Overview

Overview#

The goal of this project is to develop a retrieval system that can search for natural images using hand-drawn sketches as queries. The system works by:

computing a similarity score between a query sketch and each photo in the retrieval dataset,
ranking the photos based on their similarity score,
returning the top-ranked photos as the most relevant results.

You will implement the retrieval system using deep metric learning, where embeddings are learned from two distinct types of image: sketches and photos. A convolutional network (CNN) will generate embeddings from photos, while a separate CNN will generate embeddings from sketches. Despite processing different input modalities, both networks are trained to produce outputs in the same embedding space, allowing for direct comparison between sketches and images.

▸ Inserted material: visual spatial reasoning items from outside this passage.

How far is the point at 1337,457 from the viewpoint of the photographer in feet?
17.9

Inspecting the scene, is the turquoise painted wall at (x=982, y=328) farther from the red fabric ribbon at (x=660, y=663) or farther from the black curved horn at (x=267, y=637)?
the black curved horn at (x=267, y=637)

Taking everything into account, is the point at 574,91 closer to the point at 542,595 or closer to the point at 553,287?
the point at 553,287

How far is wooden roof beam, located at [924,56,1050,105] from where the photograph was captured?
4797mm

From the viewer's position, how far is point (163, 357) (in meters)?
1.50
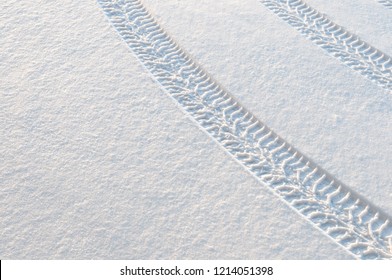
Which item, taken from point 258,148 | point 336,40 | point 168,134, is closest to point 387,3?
point 336,40

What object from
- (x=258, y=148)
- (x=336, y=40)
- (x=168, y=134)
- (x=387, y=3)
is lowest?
(x=258, y=148)

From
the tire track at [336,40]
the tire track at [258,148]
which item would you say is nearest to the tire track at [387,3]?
the tire track at [336,40]

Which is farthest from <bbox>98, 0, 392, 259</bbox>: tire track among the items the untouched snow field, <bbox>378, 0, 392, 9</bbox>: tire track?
<bbox>378, 0, 392, 9</bbox>: tire track

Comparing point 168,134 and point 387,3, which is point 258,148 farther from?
point 387,3

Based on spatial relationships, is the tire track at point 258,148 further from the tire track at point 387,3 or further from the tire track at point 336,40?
the tire track at point 387,3

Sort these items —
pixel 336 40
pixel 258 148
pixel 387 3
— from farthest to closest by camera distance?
pixel 387 3, pixel 336 40, pixel 258 148
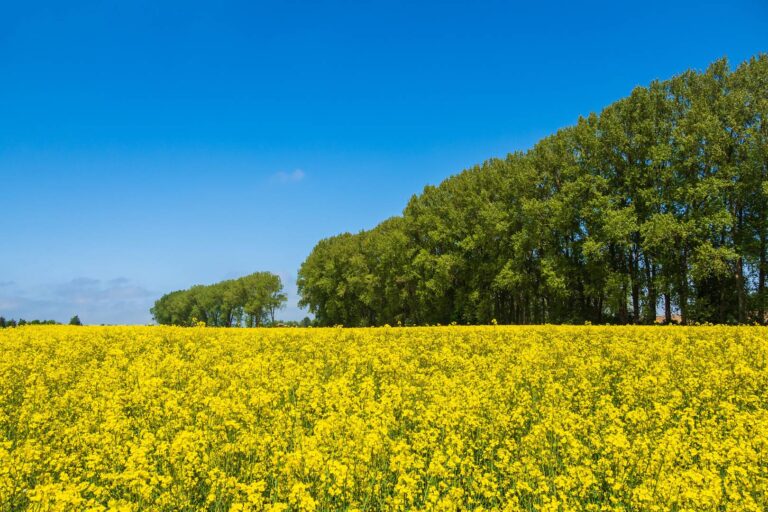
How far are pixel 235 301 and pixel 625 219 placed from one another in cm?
9502

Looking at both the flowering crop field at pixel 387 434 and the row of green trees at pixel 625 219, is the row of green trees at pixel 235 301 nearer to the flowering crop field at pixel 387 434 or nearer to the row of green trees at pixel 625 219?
the row of green trees at pixel 625 219

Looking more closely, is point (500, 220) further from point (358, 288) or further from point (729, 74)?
point (358, 288)

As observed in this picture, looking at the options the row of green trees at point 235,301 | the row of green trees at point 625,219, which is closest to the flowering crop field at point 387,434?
the row of green trees at point 625,219

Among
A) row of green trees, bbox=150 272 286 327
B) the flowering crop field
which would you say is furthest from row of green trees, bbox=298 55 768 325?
row of green trees, bbox=150 272 286 327

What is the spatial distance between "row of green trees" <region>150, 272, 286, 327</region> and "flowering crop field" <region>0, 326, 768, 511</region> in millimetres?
92311

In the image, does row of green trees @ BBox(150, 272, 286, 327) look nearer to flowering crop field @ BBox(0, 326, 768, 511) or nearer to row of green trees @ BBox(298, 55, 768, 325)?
row of green trees @ BBox(298, 55, 768, 325)

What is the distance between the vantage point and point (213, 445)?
818 centimetres

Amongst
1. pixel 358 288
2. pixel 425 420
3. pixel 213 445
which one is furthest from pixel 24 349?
pixel 358 288

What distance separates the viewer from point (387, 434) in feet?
27.5

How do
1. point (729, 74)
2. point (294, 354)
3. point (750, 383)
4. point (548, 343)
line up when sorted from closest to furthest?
point (750, 383)
point (294, 354)
point (548, 343)
point (729, 74)

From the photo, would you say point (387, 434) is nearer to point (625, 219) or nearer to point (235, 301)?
Result: point (625, 219)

Pretraining the backbones#

The photo and sketch networks consist of two parts: a convolutional backbone and a fully-connected head. To simplify training and improve results, the backbone can be taken from a network that has already been trained on ImageNet, such as ResNet-50 or MobileNet. The head, however, is initialized randomly, since it needs to learn to produce embeddings that work specifically for sketch-photo retrieval.

Recommendation

At the start, it’s best to freeze the backbone and train only the head. This is called feature extraction. Once the head is working well, you can try fine-tuning the entire network.

Feature extraction#

You will use the same pretrained model for both the sketch and photo networks. The pretrained model will be modified to output the features of the global average pooling layer, flattened to a 1D vector. Since the backbone is frozen, you can extract the features once for all photos and sketches, and save them to disk. Then, you will create a Dataset that provides tuples of (photo feature, sketch feature, label). Each item in this dataset corresponds to a sketch-photo pair that belongs to the same category. This dataset will be used to train the heads of the embedding networks.

Head architecture#

The head of each network consists of several fully-connected layers with ReLU activations and a final output layer with no activation.

The output layer determines the dimensionality of the embedding space. Common choices are 128, 256, or 512 dimensions.
The embeddings must be normalized to unit length. Inclde this normalization in the forward pass of the head, so you don’t have to remember to do it later. (Use torch.nn.functional.normalize).
Batch normalization can help with convergence. You can insert torch.nn.BatchNorm1d between the intermediate layers and their activation functions.

Training the heads#

After the photo-sketch dataset is ready and the network architecture is defined, you will begin training the heads that will produce the sketch and photo embeddings. This is done with deep metric learning, using a loss function that encourages the embeddings of a sketch and its corresponding photo to be close together, while pushing the embeddings of other photos away. There are several loss functions that can be used for this purpose, such as

Triplet loss,
NT-Xent loss,
CosFace loss,
ArcFace loss.

Recommendation

It is perhaps best to start with triplet loss, as it is the simplest to implement and understand. In this case, the anchor is the sketch, the positive is the corresponding photo, and the negative is a photo from a different category. Triplets are sampled within a batch using the batch-all mining strategy.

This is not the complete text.